The Indian Institute of Management Visakhapatnam (IIMV) is a public business school and Institute of National Importance located in Visakhapatnam, Andhra Pradesh, India. It is one of the twenty Indian Institutes of Management. The institution started the first batch of its Post Graduate Program (PGP) in Management from August 2015.  Visakhapatnam (also known as Vizag) is the largest city in Indian state of Andhra Pradesh. The city is the administrative headquarters of Visakhapatnam district and the Eastern Naval Command of Indian Navy. Its geographical location is amidst Eastern Ghats mountain range and the coast of Bay of Bengal.

Academics 

The institute offers Post Graduate, Doctoral and Executive Education programmes. The Post Graduate Programme in Management (PGP), a two-year, full-time residential MBA programme is the flagship programme, offered to candidates admitted through the Common Admission Test. PGP at IIMV is a general, fully integrated management programme and includes courses in accounting, behavioral sciences, finance, economics, human resource management, marketing, business operations, public policy, strategy, entrepreneurship and general management. IIM Visakhapatnam also offers two year part-time executive MBA programme for working executives.  From 2019, IIMV started its Doctor of Business Administration (DBA) programme under the guidance of its mentor  IIMB.

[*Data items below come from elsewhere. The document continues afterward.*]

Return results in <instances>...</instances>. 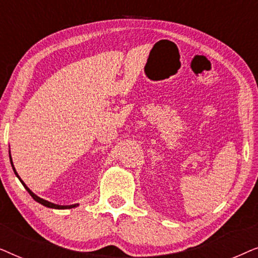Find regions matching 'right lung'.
I'll use <instances>...</instances> for the list:
<instances>
[{
	"label": "right lung",
	"instance_id": "right-lung-1",
	"mask_svg": "<svg viewBox=\"0 0 258 258\" xmlns=\"http://www.w3.org/2000/svg\"><path fill=\"white\" fill-rule=\"evenodd\" d=\"M9 157H10V163H12V167H13V170H14V172H15V175L17 176V178L20 179L21 181V183H22L23 184V186L24 188H26V190L28 192H29V195L33 197V199L36 201V202H38L40 204H42V206H44V207H47V208H51V209H72V208H76V207H79V203H76V204H70V206H59V204H55V203H51V202H49V201H47V200H43V199H41V197H38L37 195H35V194L31 191V190L28 188L27 186V184L26 183H24L22 179H21V177L19 176V174H17V171H16V169H15V167H14V163H13V160H12V156H10L9 155Z\"/></svg>",
	"mask_w": 258,
	"mask_h": 258
}]
</instances>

In 2019, IIM Visakhapatnam launched an executive programme one-of-its-kind, Post Graduate Program in Digital Governance and Management (PGP-DGM), leading to the award of MBA degree. This Programme is launched under the aegis of the National e-Governance Division (NeGD), Ministry of Electronics and Information Technology (MeitY), Govt. of India (GOI).

Campus and location 

IIM Visakhapatnam is initially functioning out of the campus of Andhra University, while the permanent campus would come up at Gambhiram on the outskirts of city. In the temporary campus the classrooms are designed as per the Harvard Business School model, as the teaching methodology is case study based. "This semicircle gallery model helps better interaction between the teacher and the students", as per Sourav Mukherji, Dean- Programmes (IIM-B). The land acquisition for the permanent campus is almost complete.
The foundation stone for the new campus was laid by Union Human Resource Development Minister, Smriti Irani on 17 January 2015. The campus is slated to come up on a 240-acre area.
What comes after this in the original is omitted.